There has been plenty of speculation regarding when value stocks will finally start outperforming growth names in earnest. Much of that chatter is attributable to growth’s lengthy out-performance of value. For nearly the entirety of the recent U.S. bull market, growth stocks and exchange traded funds have bested their value rivals.

While 2019 is still in its nascent stages, signs indicate value is on the mend. Year-to-date, the SPDR Portfolio S&P 500 Value ETF (NYSEArca: SPYV) is beating both its growth counterpart and the S&P 500.

SPYV’s underlying index “contains stocks that exhibit the strongest value characteristics based on: book value to price ratio; earnings to price ratio; and sales to price ratio,” according to State Street.

It is not uncommon for value, or any factor for that matter, to under-perform for certain periods of time, but the length of value’s current laggard status is unusual.

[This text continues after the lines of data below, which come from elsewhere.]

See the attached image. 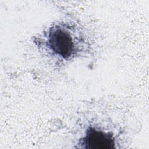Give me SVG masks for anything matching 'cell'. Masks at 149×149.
<instances>
[{"instance_id": "obj_2", "label": "cell", "mask_w": 149, "mask_h": 149, "mask_svg": "<svg viewBox=\"0 0 149 149\" xmlns=\"http://www.w3.org/2000/svg\"><path fill=\"white\" fill-rule=\"evenodd\" d=\"M74 148L116 149L120 148L123 132L109 117H92L80 124Z\"/></svg>"}, {"instance_id": "obj_1", "label": "cell", "mask_w": 149, "mask_h": 149, "mask_svg": "<svg viewBox=\"0 0 149 149\" xmlns=\"http://www.w3.org/2000/svg\"><path fill=\"white\" fill-rule=\"evenodd\" d=\"M32 42L42 56L58 67L86 56L91 48L84 27L69 19L52 22L34 36Z\"/></svg>"}]
</instances>
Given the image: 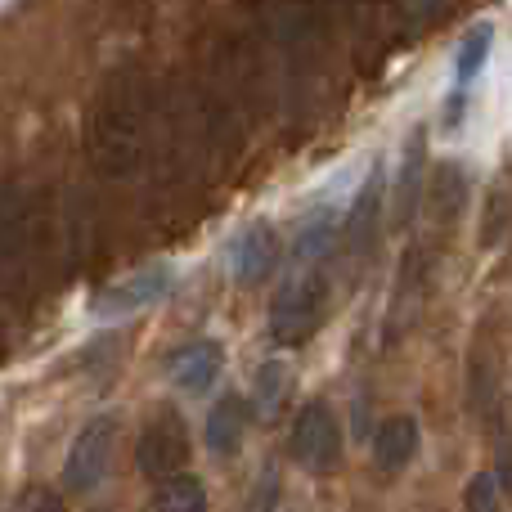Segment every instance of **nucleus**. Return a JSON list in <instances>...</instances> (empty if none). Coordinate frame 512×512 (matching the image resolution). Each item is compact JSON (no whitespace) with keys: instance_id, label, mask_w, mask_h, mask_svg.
Instances as JSON below:
<instances>
[{"instance_id":"1","label":"nucleus","mask_w":512,"mask_h":512,"mask_svg":"<svg viewBox=\"0 0 512 512\" xmlns=\"http://www.w3.org/2000/svg\"><path fill=\"white\" fill-rule=\"evenodd\" d=\"M153 95L140 63H117L95 86L86 113V158L104 180H126L144 167Z\"/></svg>"},{"instance_id":"2","label":"nucleus","mask_w":512,"mask_h":512,"mask_svg":"<svg viewBox=\"0 0 512 512\" xmlns=\"http://www.w3.org/2000/svg\"><path fill=\"white\" fill-rule=\"evenodd\" d=\"M328 319V279L324 274H292L270 301V337L279 346H301Z\"/></svg>"},{"instance_id":"3","label":"nucleus","mask_w":512,"mask_h":512,"mask_svg":"<svg viewBox=\"0 0 512 512\" xmlns=\"http://www.w3.org/2000/svg\"><path fill=\"white\" fill-rule=\"evenodd\" d=\"M135 463L149 481H171L185 472L189 463V427L176 409H158V414L144 423L140 441H135Z\"/></svg>"},{"instance_id":"4","label":"nucleus","mask_w":512,"mask_h":512,"mask_svg":"<svg viewBox=\"0 0 512 512\" xmlns=\"http://www.w3.org/2000/svg\"><path fill=\"white\" fill-rule=\"evenodd\" d=\"M288 450L306 472H333L337 468V459H342V423H337L328 400H310V405L297 409Z\"/></svg>"},{"instance_id":"5","label":"nucleus","mask_w":512,"mask_h":512,"mask_svg":"<svg viewBox=\"0 0 512 512\" xmlns=\"http://www.w3.org/2000/svg\"><path fill=\"white\" fill-rule=\"evenodd\" d=\"M113 445H117L113 418H90L77 432V441H72L68 459H63V486H68L72 495L95 490L99 481L108 477V468H113Z\"/></svg>"},{"instance_id":"6","label":"nucleus","mask_w":512,"mask_h":512,"mask_svg":"<svg viewBox=\"0 0 512 512\" xmlns=\"http://www.w3.org/2000/svg\"><path fill=\"white\" fill-rule=\"evenodd\" d=\"M171 288H176V270H171V265H144V270L117 279L108 292H99L95 310L99 315H135V310L162 301Z\"/></svg>"},{"instance_id":"7","label":"nucleus","mask_w":512,"mask_h":512,"mask_svg":"<svg viewBox=\"0 0 512 512\" xmlns=\"http://www.w3.org/2000/svg\"><path fill=\"white\" fill-rule=\"evenodd\" d=\"M167 373H171V382H176L180 391L203 396V391H212L216 382H221V373H225V346L212 342V337L176 346V351L167 355Z\"/></svg>"},{"instance_id":"8","label":"nucleus","mask_w":512,"mask_h":512,"mask_svg":"<svg viewBox=\"0 0 512 512\" xmlns=\"http://www.w3.org/2000/svg\"><path fill=\"white\" fill-rule=\"evenodd\" d=\"M279 252H283V243H279V230H274L270 221L243 225V230L234 234V243H230V270H234V279H239V283L270 279V270L279 265Z\"/></svg>"},{"instance_id":"9","label":"nucleus","mask_w":512,"mask_h":512,"mask_svg":"<svg viewBox=\"0 0 512 512\" xmlns=\"http://www.w3.org/2000/svg\"><path fill=\"white\" fill-rule=\"evenodd\" d=\"M414 454H418V423L409 414L387 418L378 427V436H373V463L382 472H405L414 463Z\"/></svg>"},{"instance_id":"10","label":"nucleus","mask_w":512,"mask_h":512,"mask_svg":"<svg viewBox=\"0 0 512 512\" xmlns=\"http://www.w3.org/2000/svg\"><path fill=\"white\" fill-rule=\"evenodd\" d=\"M252 405L243 396H221L207 409V450L212 454H234L243 441V427H248Z\"/></svg>"},{"instance_id":"11","label":"nucleus","mask_w":512,"mask_h":512,"mask_svg":"<svg viewBox=\"0 0 512 512\" xmlns=\"http://www.w3.org/2000/svg\"><path fill=\"white\" fill-rule=\"evenodd\" d=\"M490 45H495V32H490V27H477L472 36H463L459 54H454V108H450V117L463 113V95H468V86L481 77V68H486Z\"/></svg>"},{"instance_id":"12","label":"nucleus","mask_w":512,"mask_h":512,"mask_svg":"<svg viewBox=\"0 0 512 512\" xmlns=\"http://www.w3.org/2000/svg\"><path fill=\"white\" fill-rule=\"evenodd\" d=\"M378 216H382V176L373 171L369 180H364V189L355 194V203H351V216H346V243H351L355 252H364L369 248V239H373V225H378Z\"/></svg>"},{"instance_id":"13","label":"nucleus","mask_w":512,"mask_h":512,"mask_svg":"<svg viewBox=\"0 0 512 512\" xmlns=\"http://www.w3.org/2000/svg\"><path fill=\"white\" fill-rule=\"evenodd\" d=\"M292 396V369L288 360H265L261 373H256V387H252V409L261 418H274Z\"/></svg>"},{"instance_id":"14","label":"nucleus","mask_w":512,"mask_h":512,"mask_svg":"<svg viewBox=\"0 0 512 512\" xmlns=\"http://www.w3.org/2000/svg\"><path fill=\"white\" fill-rule=\"evenodd\" d=\"M337 243V212H328V207H319V212L301 216L297 225V243H292V252L301 256V261H315V256H324L328 248Z\"/></svg>"},{"instance_id":"15","label":"nucleus","mask_w":512,"mask_h":512,"mask_svg":"<svg viewBox=\"0 0 512 512\" xmlns=\"http://www.w3.org/2000/svg\"><path fill=\"white\" fill-rule=\"evenodd\" d=\"M153 512H207V486L189 472L162 481L158 495H153Z\"/></svg>"},{"instance_id":"16","label":"nucleus","mask_w":512,"mask_h":512,"mask_svg":"<svg viewBox=\"0 0 512 512\" xmlns=\"http://www.w3.org/2000/svg\"><path fill=\"white\" fill-rule=\"evenodd\" d=\"M418 185H423V153H418V140L409 144L405 167H400V185H396V221L405 225L409 212L418 207Z\"/></svg>"},{"instance_id":"17","label":"nucleus","mask_w":512,"mask_h":512,"mask_svg":"<svg viewBox=\"0 0 512 512\" xmlns=\"http://www.w3.org/2000/svg\"><path fill=\"white\" fill-rule=\"evenodd\" d=\"M427 203L436 207L441 221H450V216L463 207V167H441L436 171L432 189H427Z\"/></svg>"},{"instance_id":"18","label":"nucleus","mask_w":512,"mask_h":512,"mask_svg":"<svg viewBox=\"0 0 512 512\" xmlns=\"http://www.w3.org/2000/svg\"><path fill=\"white\" fill-rule=\"evenodd\" d=\"M463 504H468V512H504L499 481L490 477V472H477V477L468 481V490H463Z\"/></svg>"},{"instance_id":"19","label":"nucleus","mask_w":512,"mask_h":512,"mask_svg":"<svg viewBox=\"0 0 512 512\" xmlns=\"http://www.w3.org/2000/svg\"><path fill=\"white\" fill-rule=\"evenodd\" d=\"M14 512H63V499L54 495V490H45V486H27L23 495H18Z\"/></svg>"},{"instance_id":"20","label":"nucleus","mask_w":512,"mask_h":512,"mask_svg":"<svg viewBox=\"0 0 512 512\" xmlns=\"http://www.w3.org/2000/svg\"><path fill=\"white\" fill-rule=\"evenodd\" d=\"M274 508H279V477L265 472V477L256 481L252 499H248V512H274Z\"/></svg>"},{"instance_id":"21","label":"nucleus","mask_w":512,"mask_h":512,"mask_svg":"<svg viewBox=\"0 0 512 512\" xmlns=\"http://www.w3.org/2000/svg\"><path fill=\"white\" fill-rule=\"evenodd\" d=\"M436 5L441 0H400V14H405V23H432V14H436Z\"/></svg>"}]
</instances>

“The last ten years have been a difficult time for value investors with a marked period of underperformance—in fact, an unusually extended period,” said State Street in a recent note. “This can be due to a number of reasons, but key among them has been the unusual level of monetary accommodation provided by low rates and quantitative easing (QE). This has driven risk seeking behavior by investors at the cost of fundamentals that normally provide a catalyst for value stocks.”

What’s Next for SPYV

SPYV holds 383 stocks. Like many value strategies, the fund is heavily allocated to financial services with a weight to that sector of 22.17%. What may surprise some investors is that SPYV’s second-largest sector is weight is a 15.09% allocation to technology.

“For investors who want to position themselves to capture the potential upside after an inflection point in the cycle, we believe three sectors could be attractive targets: Financials, Resources and Industrials,” according to State Street.

Industrial and energy names combine for 18% of SPYV’s roster. SPYV charges just 0.04% per year, or $4 on a $10,000 investment, making it one of the cheapest value ETFs on the market.

“Value investing is never an easy ride, but that is how investors earn the risk premia they are paid over the long term. This style requires patience and a long-term perspective,” notes State Street.